▸ Problem to solve
Reproduce the listing exactly and skip over any pictures.

================================

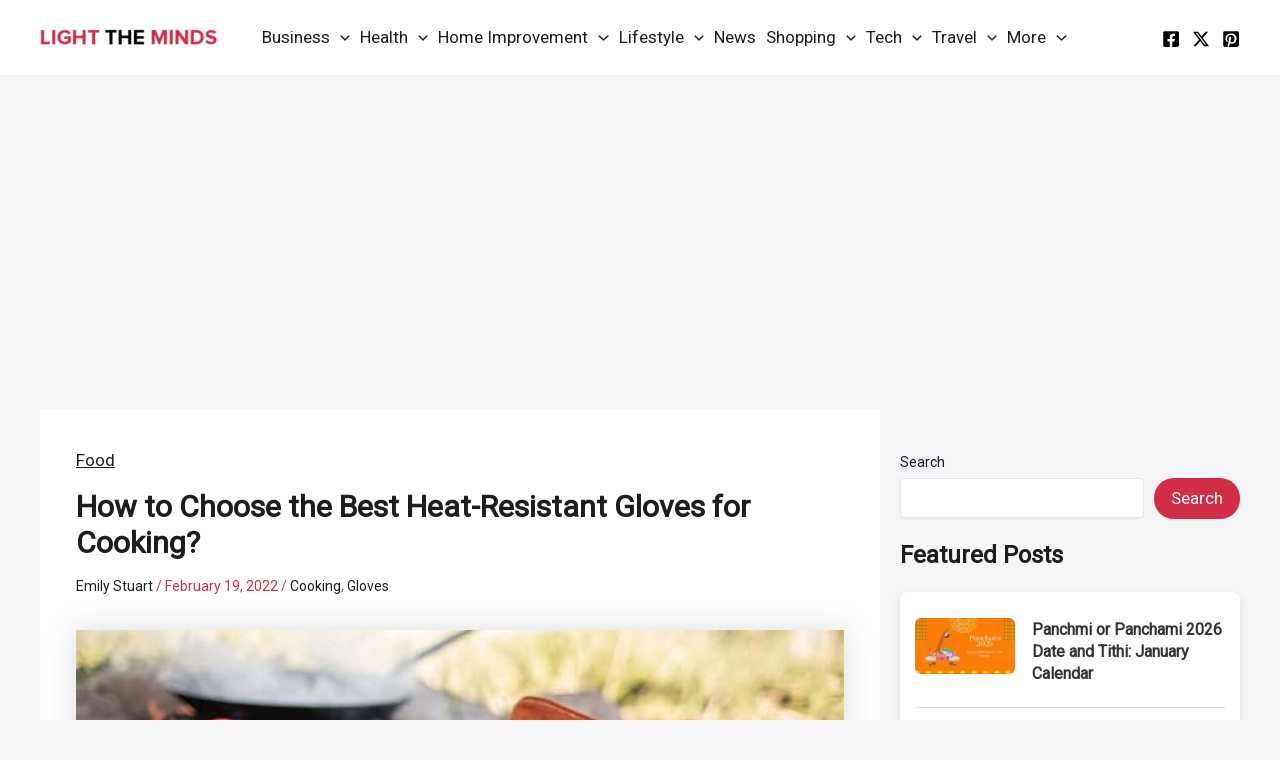

--- FILE ---
content_type: text/html; charset=utf-8
request_url: https://www.google.com/recaptcha/api2/aframe
body_size: 267
content:
<!DOCTYPE HTML><html><head><meta http-equiv="content-type" content="text/html; charset=UTF-8"></head><body><script nonce="byeLVLA18J1m-Pz4HJS_KQ">/** Anti-fraud and anti-abuse applications only. See google.com/recaptcha */ try{var clients={'sodar':'https://pagead2.googlesyndication.com/pagead/sodar?'};window.addEventListener("message",function(a){try{if(a.source===window.parent){var b=JSON.parse(a.data);var c=clients[b['id']];if(c){var d=document.createElement('img');d.src=c+b['params']+'&rc='+(localStorage.getItem("rc::a")?sessionStorage.getItem("rc::b"):"");window.document.body.appendChild(d);sessionStorage.setItem("rc::e",parseInt(sessionStorage.getItem("rc::e")||0)+1);localStorage.setItem("rc::h",'1768411544656');}}}catch(b){}});window.parent.postMessage("_grecaptcha_ready", "*");}catch(b){}</script></body></html>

================================

▸ Result of this task
--- FILE ---
content_type: text/html; charset=utf-8
request_url: https://www.google.com/recaptcha/api2/aframe
body_size: 267
content:
<!DOCTYPE HTML><html><head><meta http-equiv="content-type" content="text/html; charset=UTF-8"></head><body><script nonce="byeLVLA18J1m-Pz4HJS_KQ">/** Anti-fraud and anti-abuse applications only. See google.com/recaptcha */ try{var clients={'sodar':'https://pagead2.googlesyndication.com/pagead/sodar?'};window.addEventListener("message",function(a){try{if(a.source===window.parent){var b=JSON.parse(a.data);var c=clients[b['id']];if(c){var d=document.createElement('img');d.src=c+b['params']+'&rc='+(localStorage.getItem("rc::a")?sessionStorage.getItem("rc::b"):"");window.document.body.appendChild(d);sessionStorage.setItem("rc::e",parseInt(sessionStorage.getItem("rc::e")||0)+1);localStorage.setItem("rc::h",'1768411544656');}}}catch(b){}});window.parent.postMessage("_grecaptcha_ready", "*");}catch(b){}</script></body></html>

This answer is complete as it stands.